#### EXERCISE DETAILS
Copy the records below word for word, from the line with "is placed highest?" to the line with "3. green leafy tree @", including both of those lines.

#### SUPPLIED INFORMATION
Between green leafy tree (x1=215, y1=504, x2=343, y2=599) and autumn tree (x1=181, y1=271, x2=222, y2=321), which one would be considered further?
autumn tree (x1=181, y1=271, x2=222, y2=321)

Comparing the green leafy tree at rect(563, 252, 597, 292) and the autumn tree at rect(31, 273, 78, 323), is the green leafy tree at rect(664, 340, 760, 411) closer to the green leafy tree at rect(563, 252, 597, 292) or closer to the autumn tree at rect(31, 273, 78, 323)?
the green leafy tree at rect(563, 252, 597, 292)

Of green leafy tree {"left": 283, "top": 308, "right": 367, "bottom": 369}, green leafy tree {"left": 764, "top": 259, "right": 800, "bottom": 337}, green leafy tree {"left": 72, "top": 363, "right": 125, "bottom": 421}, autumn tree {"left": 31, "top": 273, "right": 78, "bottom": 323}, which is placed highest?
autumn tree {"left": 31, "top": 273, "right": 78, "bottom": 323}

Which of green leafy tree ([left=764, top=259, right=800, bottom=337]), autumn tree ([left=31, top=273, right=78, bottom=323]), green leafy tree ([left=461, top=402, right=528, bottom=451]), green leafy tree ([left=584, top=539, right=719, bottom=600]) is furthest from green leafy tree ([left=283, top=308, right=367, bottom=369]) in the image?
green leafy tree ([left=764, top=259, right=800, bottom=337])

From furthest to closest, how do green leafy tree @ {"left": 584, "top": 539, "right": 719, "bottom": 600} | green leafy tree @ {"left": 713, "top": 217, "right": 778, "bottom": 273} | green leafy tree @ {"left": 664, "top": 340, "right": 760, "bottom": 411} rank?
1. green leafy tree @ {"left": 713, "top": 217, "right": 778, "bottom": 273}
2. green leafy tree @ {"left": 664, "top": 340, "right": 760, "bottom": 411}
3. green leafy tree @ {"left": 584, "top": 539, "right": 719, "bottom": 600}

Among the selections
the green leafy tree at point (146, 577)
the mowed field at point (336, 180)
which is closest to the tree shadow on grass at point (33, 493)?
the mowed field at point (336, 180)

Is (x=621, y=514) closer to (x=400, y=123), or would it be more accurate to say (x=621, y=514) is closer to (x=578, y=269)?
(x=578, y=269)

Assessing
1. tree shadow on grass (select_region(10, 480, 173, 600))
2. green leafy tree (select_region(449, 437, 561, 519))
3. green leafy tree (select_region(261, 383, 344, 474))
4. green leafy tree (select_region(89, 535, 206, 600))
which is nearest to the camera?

#### SOLUTION TO THIS TASK
Of green leafy tree {"left": 283, "top": 308, "right": 367, "bottom": 369}, green leafy tree {"left": 764, "top": 259, "right": 800, "bottom": 337}, green leafy tree {"left": 72, "top": 363, "right": 125, "bottom": 421}, autumn tree {"left": 31, "top": 273, "right": 78, "bottom": 323}, which is placed highest?
autumn tree {"left": 31, "top": 273, "right": 78, "bottom": 323}

Which of green leafy tree ([left=764, top=259, right=800, bottom=337]), autumn tree ([left=31, top=273, right=78, bottom=323]), green leafy tree ([left=461, top=402, right=528, bottom=451]), green leafy tree ([left=584, top=539, right=719, bottom=600]) is furthest from green leafy tree ([left=283, top=308, right=367, bottom=369]) in the image?
green leafy tree ([left=764, top=259, right=800, bottom=337])

From furthest to closest, how do green leafy tree @ {"left": 584, "top": 539, "right": 719, "bottom": 600} | green leafy tree @ {"left": 713, "top": 217, "right": 778, "bottom": 273} | green leafy tree @ {"left": 664, "top": 340, "right": 760, "bottom": 411} rank?
1. green leafy tree @ {"left": 713, "top": 217, "right": 778, "bottom": 273}
2. green leafy tree @ {"left": 664, "top": 340, "right": 760, "bottom": 411}
3. green leafy tree @ {"left": 584, "top": 539, "right": 719, "bottom": 600}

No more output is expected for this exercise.